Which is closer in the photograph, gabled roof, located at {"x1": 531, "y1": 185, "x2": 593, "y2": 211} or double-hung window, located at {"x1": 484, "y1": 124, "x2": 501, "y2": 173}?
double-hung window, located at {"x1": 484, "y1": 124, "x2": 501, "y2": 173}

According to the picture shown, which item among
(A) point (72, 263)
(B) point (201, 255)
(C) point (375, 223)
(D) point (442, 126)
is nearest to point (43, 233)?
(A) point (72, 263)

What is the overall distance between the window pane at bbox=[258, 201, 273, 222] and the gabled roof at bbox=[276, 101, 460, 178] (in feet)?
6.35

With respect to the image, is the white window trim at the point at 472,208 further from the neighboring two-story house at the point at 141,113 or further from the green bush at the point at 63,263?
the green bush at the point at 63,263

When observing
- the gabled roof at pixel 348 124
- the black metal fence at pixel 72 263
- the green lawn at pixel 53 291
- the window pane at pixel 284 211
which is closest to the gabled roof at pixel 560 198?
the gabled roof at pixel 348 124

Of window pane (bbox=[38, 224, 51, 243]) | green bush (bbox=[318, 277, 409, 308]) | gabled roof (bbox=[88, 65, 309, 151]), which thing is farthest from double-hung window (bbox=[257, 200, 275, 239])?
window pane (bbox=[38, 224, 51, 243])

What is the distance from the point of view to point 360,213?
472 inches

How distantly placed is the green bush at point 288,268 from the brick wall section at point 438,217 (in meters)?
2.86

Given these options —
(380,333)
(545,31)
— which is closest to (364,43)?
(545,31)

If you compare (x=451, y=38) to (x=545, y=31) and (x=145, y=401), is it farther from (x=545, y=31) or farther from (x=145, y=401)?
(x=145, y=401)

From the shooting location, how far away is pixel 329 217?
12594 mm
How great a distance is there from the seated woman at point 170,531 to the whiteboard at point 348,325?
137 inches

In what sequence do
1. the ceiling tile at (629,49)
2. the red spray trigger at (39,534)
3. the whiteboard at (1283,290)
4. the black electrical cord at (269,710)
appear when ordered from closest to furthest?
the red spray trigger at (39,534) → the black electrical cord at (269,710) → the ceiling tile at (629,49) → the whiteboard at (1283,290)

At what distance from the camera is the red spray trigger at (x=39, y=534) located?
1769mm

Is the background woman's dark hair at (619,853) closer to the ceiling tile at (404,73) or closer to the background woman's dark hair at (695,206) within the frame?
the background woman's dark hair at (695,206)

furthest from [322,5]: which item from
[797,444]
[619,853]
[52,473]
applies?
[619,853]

Problem =>
Update the lines from the one with "From the shooting" through the last line, putting "sitting woman" in place of "seated woman" and leaving everything else as it is.

Result below =>
From the shooting location, how far away is pixel 329 217?
12594 mm
How great a distance is there from the sitting woman at point 170,531 to the whiteboard at point 348,325?
137 inches

In what sequence do
1. the ceiling tile at (629,49)
2. the red spray trigger at (39,534)
3. the whiteboard at (1283,290)
4. the black electrical cord at (269,710)
appear when ordered from closest to furthest?
the red spray trigger at (39,534) → the black electrical cord at (269,710) → the ceiling tile at (629,49) → the whiteboard at (1283,290)

At what distance from the camera is the red spray trigger at (x=39, y=534) located?
1769mm

Is the background woman's dark hair at (619,853) closer to the ceiling tile at (404,73) or closer to the background woman's dark hair at (695,206) within the frame?
the background woman's dark hair at (695,206)

furthest from [322,5]: which item from
[797,444]
[619,853]
[52,473]
applies?
[619,853]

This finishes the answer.